* _Given exercise 1_:
In the transcript, what dollar amount does Robinson mention?

* _Source_:
— START —
Does that have any effect on the race at this point?

ROBINSON: It does have an effect on the race, Rachel. And, yes, we
were completely wrong. We saw he was really going to be a force in this
race. Look, he doesn`t bring many voters with him, right, he was down in
the single digits here in South Carolina. So, it`s not as if he`s bringing
legions into the Gingrich camp.

But doing it today, it just reinforces this idea, this reality, of
Gingrich momentum in South Carolina. And I`ll tell you, I`ve been here all
week, and he`s gaining. This momentum thing is real.

MADDOW: When you talk to people in South Carolina -- obviously,
you`re from the state, you know the state well. What do you think is
behind Newt-mentum? What is it about Newt that is driving people toward
him or what is it about Romney that`s driving people away from him?

ROBINSON: Well, you know, it`s some of -- some of column A and some
of column B. I mean, what is it about Newt? It`s the anger. It`s the
fact he is in everybody`s face and Republican voters here are looking for
somebody to be in Barack Obama`s face the way Newt Gingrich is. And the
way Mitt Romney struggles to be, you know, that little episode today, you
know, going straight to North Korea.

I mean, you don`t go straight to North Korea when you`re trying to
argue economics with Occupy Wall Street. And so, it`s part Mitt Romney.
It`s all the money stuff is really going to -- going to hurt him or rove
from the support. You have to kind of look at all of this, $370,000, not a
lot of money, Cayman Islands, gee, you know, who is this guy, and is he
really going to have our interests at heart?

MADDOW: In terms of the Newt surge and people paying renewed interest
to Mr. Gingrich, there is this new thing from his ex-wife talking about his
request for what she says -- what she describes as his request for an open
marriage. Obviously, that`s something that the Gingrich campaign had to
know what`s coming. It`s not like she`s been totally out of the public
eye, she has talked about this to a magazine in the past.
— END —
* _Data entries_:
— START —
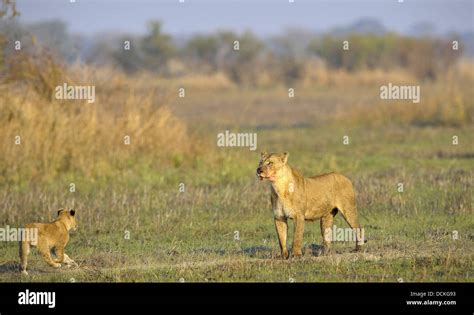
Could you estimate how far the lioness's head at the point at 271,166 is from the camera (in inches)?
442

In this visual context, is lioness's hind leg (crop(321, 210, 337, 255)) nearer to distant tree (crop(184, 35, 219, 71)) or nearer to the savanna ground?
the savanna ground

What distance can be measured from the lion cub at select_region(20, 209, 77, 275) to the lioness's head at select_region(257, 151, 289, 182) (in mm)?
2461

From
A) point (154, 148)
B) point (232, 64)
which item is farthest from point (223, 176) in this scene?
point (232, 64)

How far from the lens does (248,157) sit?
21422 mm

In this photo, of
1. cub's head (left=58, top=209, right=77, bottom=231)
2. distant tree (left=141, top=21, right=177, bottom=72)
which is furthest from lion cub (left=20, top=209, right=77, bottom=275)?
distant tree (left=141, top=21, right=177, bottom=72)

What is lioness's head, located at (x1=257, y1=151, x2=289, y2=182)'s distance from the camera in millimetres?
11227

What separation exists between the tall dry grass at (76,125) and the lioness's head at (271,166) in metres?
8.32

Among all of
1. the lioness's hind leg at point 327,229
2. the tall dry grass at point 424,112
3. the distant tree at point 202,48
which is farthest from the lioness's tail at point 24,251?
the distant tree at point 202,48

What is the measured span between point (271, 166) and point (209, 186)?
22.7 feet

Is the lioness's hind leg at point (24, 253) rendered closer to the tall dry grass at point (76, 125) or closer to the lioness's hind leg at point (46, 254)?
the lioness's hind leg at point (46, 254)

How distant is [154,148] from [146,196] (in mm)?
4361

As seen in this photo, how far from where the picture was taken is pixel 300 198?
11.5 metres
— END —
* _Given exercise 2_:
In the records, from the line containing "Is the lioness's" through the end of the records, swap "tall dry grass" for "dry brush" and give those lines back with nothing else changed.

* _Written reply 1_:
$370,000

* _Written reply 2_:
Is the lioness's hind leg at point (24, 253) rendered closer to the dry brush at point (76, 125) or closer to the lioness's hind leg at point (46, 254)?
the lioness's hind leg at point (46, 254)

How distant is [154,148] from [146,196] (in mm)?
4361

As seen in this photo, how far from where the picture was taken is pixel 300 198?
11.5 metres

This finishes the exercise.